(INSTRUÇÕES)
[A] Responda, com base no texto sobre Life is Strange:
(i) Por qual título a Dontnod era conhecida até então?
(ii) Quanto tempo se passou desde o lançamento do primeiro jogo?
(iii) Qual é o nome do spin-off entregue à Deck Nine?
[B] Prossiga o texto sobre Life is Strange a partir do ponto em que ele termina.

(TRECHO CITADO)
***
Life is Strange surgiu como um daqueles fenômenos que surgem de vez em quando na indústria. Pequeno e com toda a cara de indie, o novo título da desenvolvedora Dontnod, que até então era conhecida pelo nada legal Remember Me, em parceria com a Capcom, decidiu abordar um gênero que, apenas anos antes, havia sido revivido pela Telltale. Os adventures estavam de volta para alegria dos saudosistas e, quem jogou a saga de Max e Chloe, sabe que ele estava de volta em sua forma mais bonita.
Desde então, quase três anos se passaram, tempo suficiente para a tomada de algumas decisões corajosas. Ao abordar esse universo novamente, a desenvolvedora decidiu seguir por um novo caminho, deixando as consagradas protagonistas e o restante de suas histórias à cargo da Deck Nine, no spin-off Before the Storm. Já no primeiro episódio de Life is Strange 2, se percebe que a escolha por um novo rumo e uma trama inédita foi mais do que acertada – para uma empresa com tanto a dizer, o jogo jamais poderia chegar de outra maneira.
***
(DADOS FORNECIDOS)

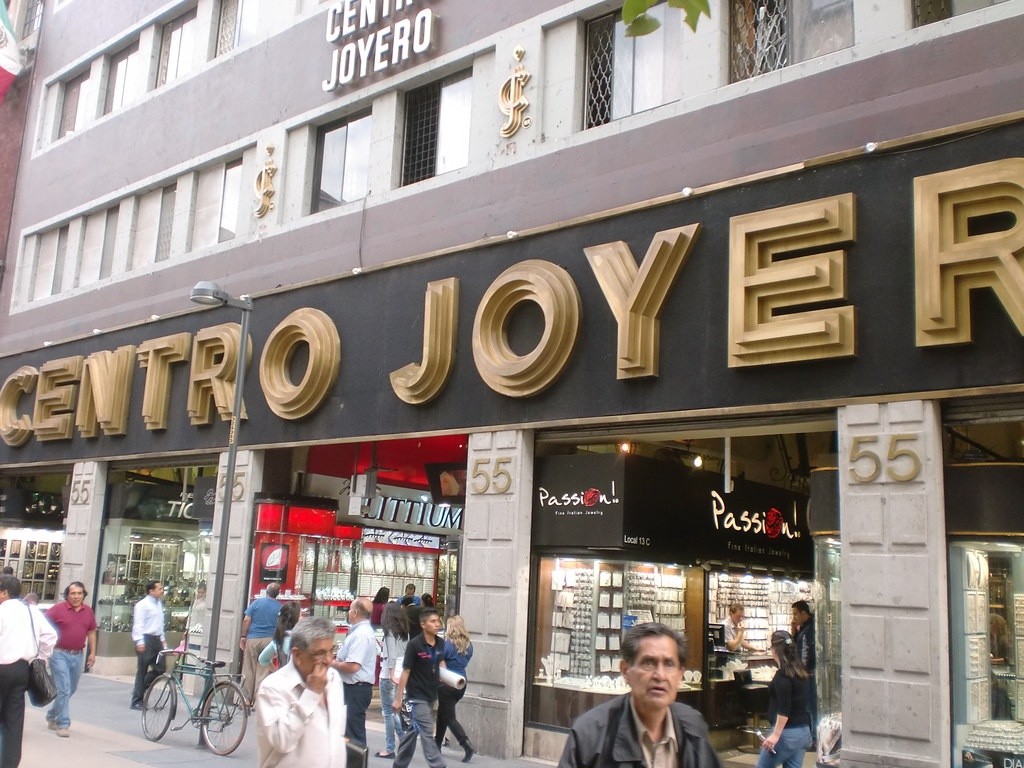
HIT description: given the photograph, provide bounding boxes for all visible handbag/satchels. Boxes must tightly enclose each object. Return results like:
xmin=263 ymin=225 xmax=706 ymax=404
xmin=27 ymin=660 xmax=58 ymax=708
***
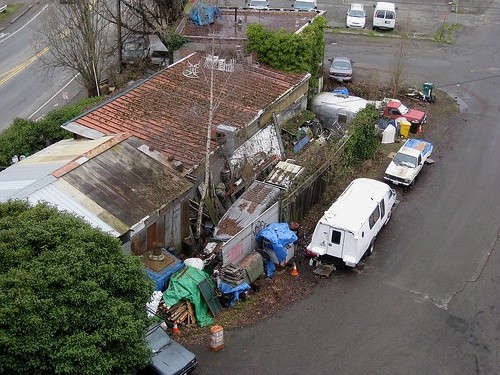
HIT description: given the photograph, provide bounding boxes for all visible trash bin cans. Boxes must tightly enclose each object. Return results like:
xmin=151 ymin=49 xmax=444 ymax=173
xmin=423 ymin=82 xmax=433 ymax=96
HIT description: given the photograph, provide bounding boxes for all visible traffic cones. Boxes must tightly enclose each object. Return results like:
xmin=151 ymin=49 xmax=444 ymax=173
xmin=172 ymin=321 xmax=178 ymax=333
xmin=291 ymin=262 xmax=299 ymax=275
***
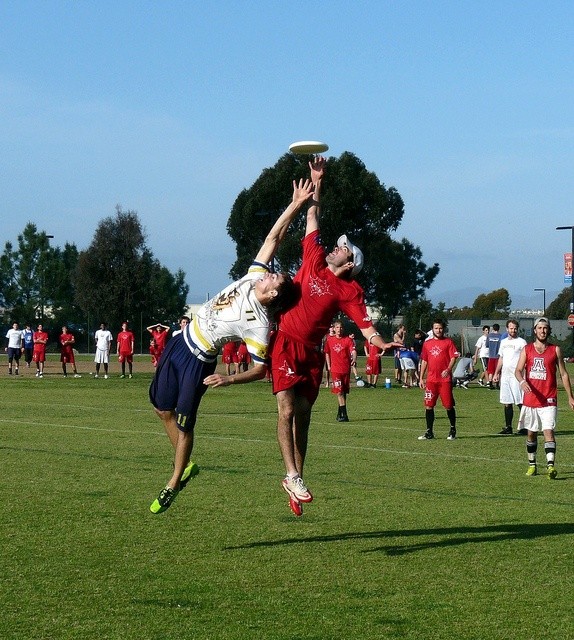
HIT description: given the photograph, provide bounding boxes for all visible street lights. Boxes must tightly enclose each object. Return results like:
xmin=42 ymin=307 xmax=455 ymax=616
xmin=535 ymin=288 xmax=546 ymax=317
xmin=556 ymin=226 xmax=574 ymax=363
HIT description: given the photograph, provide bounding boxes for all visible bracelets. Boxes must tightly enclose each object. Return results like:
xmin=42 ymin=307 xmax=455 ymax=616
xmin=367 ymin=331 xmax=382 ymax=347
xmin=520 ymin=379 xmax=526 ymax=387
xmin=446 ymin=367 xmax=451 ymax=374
***
(RESPOSTAS)
[A]
(i) Remember Me.
(ii) Quase três anos.
(iii) Before the Storm.

[B]
O capítulo inicial, Roads, começa sereno como qualquer fim de tarde. Entretanto, estamos falando de um jogo da Dontnod. Sendo assim, o caos e a tragédia não demoram a se abater sobre os irmãos Sean e Daniel Diaz, que veem o pai sendo baleado e morto diante de seus olhos em mais um daqueles casos trágicos e que se tornam corriqueiros na realidade americana. Já chegamos no jogo sabendo que nossas escolhas importam, mas começamos levando um tapa na cara inevitável.
É exatamente o que os fãs estavam esperando e muito mais, com uma grande demonstração de força. Os jogos precisam muito falar do nosso mundo. Life is Strange 2 faz isso e vai além.
O discurso político é claro durante todo o capítulo, mas não aparece da forma lacradora ou impositiva de outras tantas obras, que acabam gerando afastamento e hostilidade. Assim como seu antecessores, Life is Strange 2 é real, assustadoramente às vezes. Estamos diante de um game com elementos sobrehumanos, é verdade, mas não dá para afastar a noção de que uma história desse tipo pode estar acontecendo por aí, a qualquer momento.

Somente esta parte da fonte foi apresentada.